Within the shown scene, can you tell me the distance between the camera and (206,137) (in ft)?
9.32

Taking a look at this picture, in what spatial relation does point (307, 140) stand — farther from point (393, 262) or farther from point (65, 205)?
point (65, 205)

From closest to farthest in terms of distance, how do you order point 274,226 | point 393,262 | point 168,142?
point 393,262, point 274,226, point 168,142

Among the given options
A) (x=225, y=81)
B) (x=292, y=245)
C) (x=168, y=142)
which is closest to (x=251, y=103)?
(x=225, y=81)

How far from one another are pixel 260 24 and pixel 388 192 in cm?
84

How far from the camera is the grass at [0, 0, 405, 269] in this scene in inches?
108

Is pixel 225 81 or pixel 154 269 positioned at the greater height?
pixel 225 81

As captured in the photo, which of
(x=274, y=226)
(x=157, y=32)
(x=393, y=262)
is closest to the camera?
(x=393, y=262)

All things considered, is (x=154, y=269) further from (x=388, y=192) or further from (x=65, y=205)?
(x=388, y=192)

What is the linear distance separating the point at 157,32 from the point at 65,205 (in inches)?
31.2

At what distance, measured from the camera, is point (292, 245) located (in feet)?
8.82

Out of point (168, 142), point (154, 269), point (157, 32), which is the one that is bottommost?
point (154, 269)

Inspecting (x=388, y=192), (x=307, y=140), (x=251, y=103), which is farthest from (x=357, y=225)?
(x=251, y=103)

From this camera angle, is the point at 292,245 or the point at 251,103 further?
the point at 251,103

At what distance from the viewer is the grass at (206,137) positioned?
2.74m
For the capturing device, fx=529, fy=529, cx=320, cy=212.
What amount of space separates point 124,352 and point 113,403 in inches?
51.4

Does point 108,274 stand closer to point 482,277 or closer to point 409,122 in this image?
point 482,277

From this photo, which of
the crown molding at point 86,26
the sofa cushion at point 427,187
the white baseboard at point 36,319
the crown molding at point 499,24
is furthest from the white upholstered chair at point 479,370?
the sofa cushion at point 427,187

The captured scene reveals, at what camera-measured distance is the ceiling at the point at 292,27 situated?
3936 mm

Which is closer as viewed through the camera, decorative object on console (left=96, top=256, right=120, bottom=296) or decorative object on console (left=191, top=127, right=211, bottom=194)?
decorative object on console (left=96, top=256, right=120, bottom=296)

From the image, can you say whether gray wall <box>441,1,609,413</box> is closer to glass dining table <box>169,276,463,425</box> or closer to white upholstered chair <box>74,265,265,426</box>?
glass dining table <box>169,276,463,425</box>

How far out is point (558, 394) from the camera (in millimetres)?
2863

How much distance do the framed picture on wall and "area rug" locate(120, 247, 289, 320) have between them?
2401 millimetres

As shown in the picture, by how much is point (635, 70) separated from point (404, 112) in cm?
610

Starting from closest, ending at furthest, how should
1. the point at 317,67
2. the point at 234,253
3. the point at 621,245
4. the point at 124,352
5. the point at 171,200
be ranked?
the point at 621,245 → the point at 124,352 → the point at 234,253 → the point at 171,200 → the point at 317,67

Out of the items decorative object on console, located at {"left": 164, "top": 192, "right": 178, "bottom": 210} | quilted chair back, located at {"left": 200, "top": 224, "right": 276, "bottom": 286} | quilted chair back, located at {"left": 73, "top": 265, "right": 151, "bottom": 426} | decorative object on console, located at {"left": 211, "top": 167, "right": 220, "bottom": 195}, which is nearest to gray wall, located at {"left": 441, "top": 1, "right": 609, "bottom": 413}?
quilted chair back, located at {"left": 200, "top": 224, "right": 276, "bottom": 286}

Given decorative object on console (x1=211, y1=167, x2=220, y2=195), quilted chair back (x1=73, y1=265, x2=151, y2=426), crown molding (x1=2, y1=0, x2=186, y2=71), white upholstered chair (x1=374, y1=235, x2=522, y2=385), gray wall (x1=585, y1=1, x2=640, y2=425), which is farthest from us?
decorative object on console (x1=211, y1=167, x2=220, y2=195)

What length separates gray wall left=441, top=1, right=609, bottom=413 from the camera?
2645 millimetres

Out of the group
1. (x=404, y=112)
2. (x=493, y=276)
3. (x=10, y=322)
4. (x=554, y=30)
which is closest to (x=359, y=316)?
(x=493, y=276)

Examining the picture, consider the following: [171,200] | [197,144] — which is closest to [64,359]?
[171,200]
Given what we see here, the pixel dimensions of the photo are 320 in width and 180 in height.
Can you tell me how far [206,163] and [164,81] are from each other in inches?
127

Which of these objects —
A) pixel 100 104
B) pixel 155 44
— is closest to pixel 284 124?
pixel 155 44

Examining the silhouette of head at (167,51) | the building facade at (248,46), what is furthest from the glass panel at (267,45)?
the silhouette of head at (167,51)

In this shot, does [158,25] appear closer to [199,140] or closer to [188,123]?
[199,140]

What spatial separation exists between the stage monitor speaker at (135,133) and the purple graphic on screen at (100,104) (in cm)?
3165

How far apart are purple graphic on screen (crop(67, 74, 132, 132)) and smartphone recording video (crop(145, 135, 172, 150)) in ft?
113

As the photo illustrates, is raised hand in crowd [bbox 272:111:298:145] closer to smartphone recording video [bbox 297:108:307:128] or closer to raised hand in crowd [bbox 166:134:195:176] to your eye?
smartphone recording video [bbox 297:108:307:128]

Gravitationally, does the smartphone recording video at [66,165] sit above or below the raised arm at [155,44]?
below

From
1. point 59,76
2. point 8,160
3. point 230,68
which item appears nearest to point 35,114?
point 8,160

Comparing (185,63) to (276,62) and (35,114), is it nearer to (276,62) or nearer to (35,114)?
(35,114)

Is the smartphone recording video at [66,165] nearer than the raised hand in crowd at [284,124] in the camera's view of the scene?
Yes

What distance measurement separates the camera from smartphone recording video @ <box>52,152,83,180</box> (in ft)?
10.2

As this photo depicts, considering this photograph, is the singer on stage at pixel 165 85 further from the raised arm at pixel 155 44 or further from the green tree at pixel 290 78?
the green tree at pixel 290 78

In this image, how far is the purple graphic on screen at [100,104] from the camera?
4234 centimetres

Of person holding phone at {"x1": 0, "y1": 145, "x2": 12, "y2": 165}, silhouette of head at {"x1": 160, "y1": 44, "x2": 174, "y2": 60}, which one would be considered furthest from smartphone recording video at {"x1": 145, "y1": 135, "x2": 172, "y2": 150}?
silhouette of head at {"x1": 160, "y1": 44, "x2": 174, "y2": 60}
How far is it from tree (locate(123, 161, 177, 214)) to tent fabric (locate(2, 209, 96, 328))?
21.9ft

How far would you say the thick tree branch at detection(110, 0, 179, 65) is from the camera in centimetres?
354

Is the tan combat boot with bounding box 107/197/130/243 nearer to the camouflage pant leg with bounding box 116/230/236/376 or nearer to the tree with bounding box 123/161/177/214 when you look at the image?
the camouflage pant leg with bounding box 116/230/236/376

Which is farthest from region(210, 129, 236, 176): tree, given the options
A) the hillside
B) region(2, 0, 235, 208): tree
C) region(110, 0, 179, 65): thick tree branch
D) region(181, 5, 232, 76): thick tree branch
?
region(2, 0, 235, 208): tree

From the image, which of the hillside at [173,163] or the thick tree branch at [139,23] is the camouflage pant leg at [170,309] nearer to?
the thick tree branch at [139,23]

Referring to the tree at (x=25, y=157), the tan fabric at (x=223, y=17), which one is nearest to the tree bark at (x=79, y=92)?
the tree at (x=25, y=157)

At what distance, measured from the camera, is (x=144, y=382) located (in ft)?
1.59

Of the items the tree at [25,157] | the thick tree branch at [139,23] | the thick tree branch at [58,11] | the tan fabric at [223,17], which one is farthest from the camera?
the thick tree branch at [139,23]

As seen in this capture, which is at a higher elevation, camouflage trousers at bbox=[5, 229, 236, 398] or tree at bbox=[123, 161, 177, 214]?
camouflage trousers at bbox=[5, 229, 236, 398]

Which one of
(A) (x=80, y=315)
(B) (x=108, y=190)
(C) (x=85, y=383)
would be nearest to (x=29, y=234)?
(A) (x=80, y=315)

— 課題の説明 —
上の項目で「Is the smartphone」を含む行から「4234 centimetres」を含む行まで(両端を含む)を、1行につき1つの文字列にしたJSONのリストで示してください。空行は入れないでください。

— 課題への回答 —
[
  "Is the smartphone recording video at [66,165] nearer than the raised hand in crowd at [284,124] in the camera's view of the scene?",
  "Yes",
  "What distance measurement separates the camera from smartphone recording video @ <box>52,152,83,180</box> (in ft)?",
  "10.2",
  "As this photo depicts, considering this photograph, is the singer on stage at pixel 165 85 further from the raised arm at pixel 155 44 or further from the green tree at pixel 290 78?",
  "the green tree at pixel 290 78",
  "In this image, how far is the purple graphic on screen at [100,104] from the camera?",
  "4234 centimetres"
]